Thanks to recent minimum-wage hikes in about three dozen cities and states, there’s a good chance the barista pulling your double nonfat latte got a pay raise this year.
And depending on where you live, those higher wages might have added a few pennies — or a few quarters — to the price of your morning caffeine fix.
Economists have a rule of thumb that says when fast food wages go up by 10 percent, prices should increase by an average of 0.7 percent – or only about a penny more on each dollar of food.
But coffee seems to be a different animal. While some coffee shops have held prices steady after minimum wage increases, prices for a cup of joe or a cappuccino have in many cases risen much more than anticipated by the economists, a spot check by NBC News shows.

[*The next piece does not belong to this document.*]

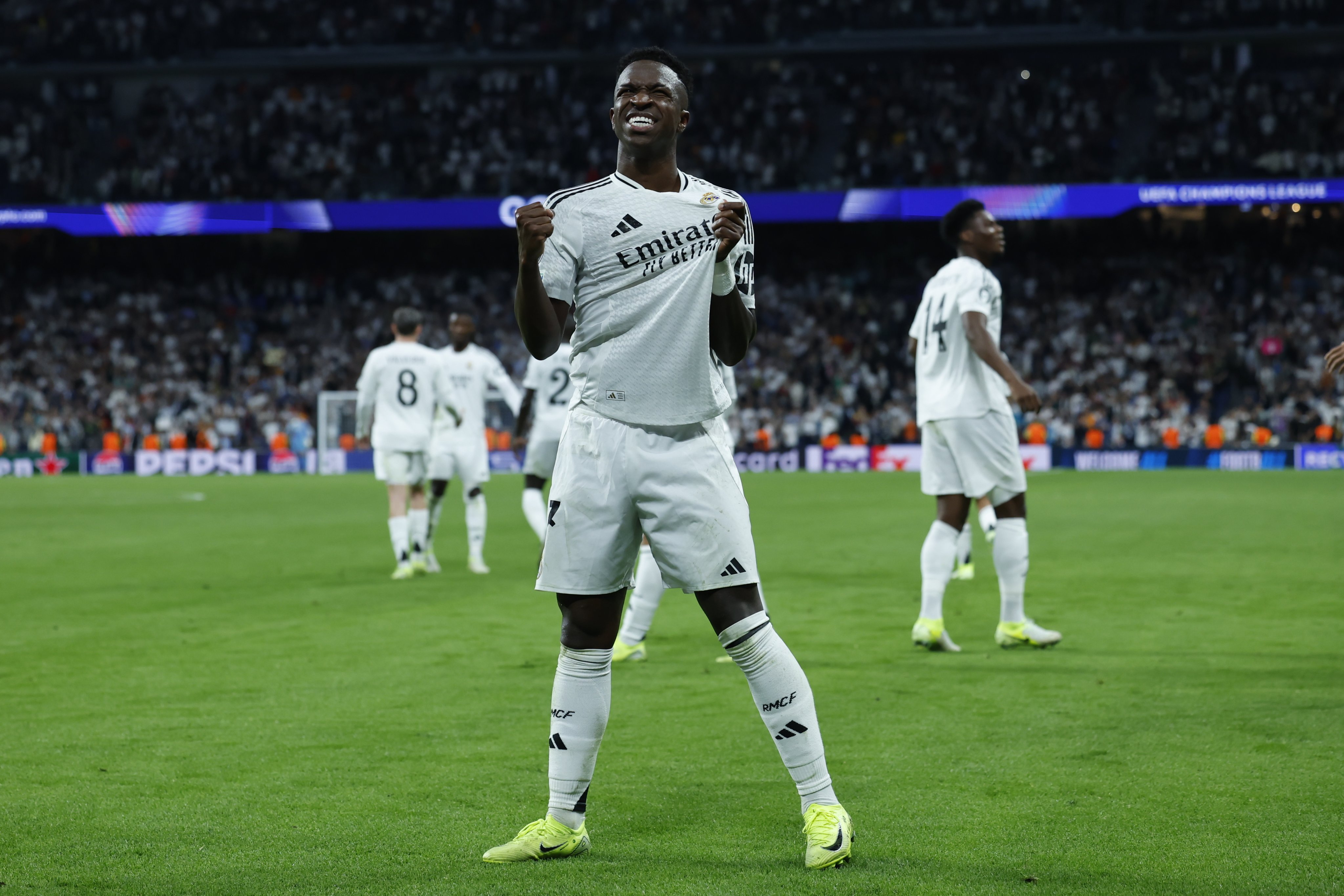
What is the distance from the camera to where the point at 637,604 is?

Based on the formula, for example, a cup of coffee in Oakland, California, should cost about 2.5 percent more after a 36 percent minimum wage increase to $12.25 earlier this year — one of the biggest jumps in the country.
But Farley’s Coffee raised prices 10 to 20 percent — 50 cents for a cup of coffee, compared to about a dime predicted by economic models — at its three San Francisco Bay Area locations, said owner Chris Hillyard.
"Obviously our costs to do business went up significantly with the wage increase,” said Hillyard, who worked with other small businesses on a campaign to educate customers about impending price increases. “The revenue had to come from somewhere.”
We found more examples of steeper-than-expected increases in the price of coffee in other cities with higher-than-federal minimum wages.
In Chicago, where the minimum wage hit $10 on July 1, the first step on the way to $13 an hour by 2019, Ipsento Coffee increased prices 6.7 percent, well above the 1.4 percent predicted by the economists’ formula. To reduce the sting for customers, owner Tim Taylor now offers an 8-ounce latte for the same price he used to charge for a 12-ounce cup.
“It’s sort of like a tax we have to pass on to our customers,” Taylor said. “It affects everybody, and I think that’s the intent, to share the burden.”
Taylor and other independent coffee shop owners say they are increasing wages faster than required and passing some of those costs on to customers, who are generally supportive.
In Seattle, for example, Zoka Coffee expects to start most employees at $15 by next year, several years ahead of schedule, said Alen Fikic, the company’s president. Zoka recently raised prices at its three locations by a quarter across the board, or about 8 percent on a latte, and a second 25-cent increase is probably inevitable, Fikic said.

Starbucks also introduced modest prices increases this month, despite the falling cost of coffee beans. The company did not say whether higher minimum wages were a factor, but it hiked prices 3.5 percent in the Seattle area compared to only 1 percent nationally, the Seattle Times reported.
The relatively steep price increases weren't anticipated by economists like Daniel Aaronson, a Federal Reserve Bank of Chicago expert who has studied the effects of minimum wage increases.
Since coffee shops tend to have fewer workers making the minimum wage than the typical fast-food restaurant – the industry expected to be most impacted by the wage increases – it figures it should have less of an impact on them, he said.
The predicted price increase for fast-food outlets “is very much an upper bound estimate for coffee shops,” he said. “I would expect the effects to be smaller there.”
Informed of the price hikes uncovered by NBC News, he speculated that they could reflect “pent-up demand for raising prices” to cover rising costs in addition to labor. A public event like a minimum wage change gives businesses an excuse to implement overdue price increases, he noted.
“It’s announced — all firms have to raise wages for their lowest wage employees on this date — and it kind of gives this nice reason to the public as to why you’re raising your prices,” Aaronson said.
But the coffee equation is complicated, and shops in some other cities where wages have been jacked up have held the price line.
“No employer is happy to pay more, but on the flip side, it’s real important to be able to retain your staff and not have huge turnover.”
Mark Warmuth, owner of Swing’s Coffee Roasters in Washington, D.C., where the minimum wage is up 27 percent from two years ago, said the summer’s wage increase was “kind of a non-event for us.”
While coffee drinkers would be expected to pay just under 2 percent more as a result of the D.C., minimum wage increase to $10.50 on July 1, Warmuth noted that his company has historically paid workers at its two cafes and roastery more than the minimum.
“No employer is happy to pay more, but on the flip side, it’s real important to be able to retain your staff and not have huge turnover,” Warmuth said, echoing predictions by some economists that reduced turnover among workers could offset up to a quarter of labor cost increases.
In the long run, though, the biggest change at your local coffee shop as a result of the higher labor costs might not be the extra quarter tacked onto the price of a latte, but who’s making it.
Duncan Goodall, the owner of Koffee? in New Haven, Connecticut said he expects to raise prices to pay for higher wages under the state’s new $9.15 minimum. But he also might invest in systems that allow him to scale back the number of employees.
"It's going to give people like me the incentive to use less and less labor," Goodall said.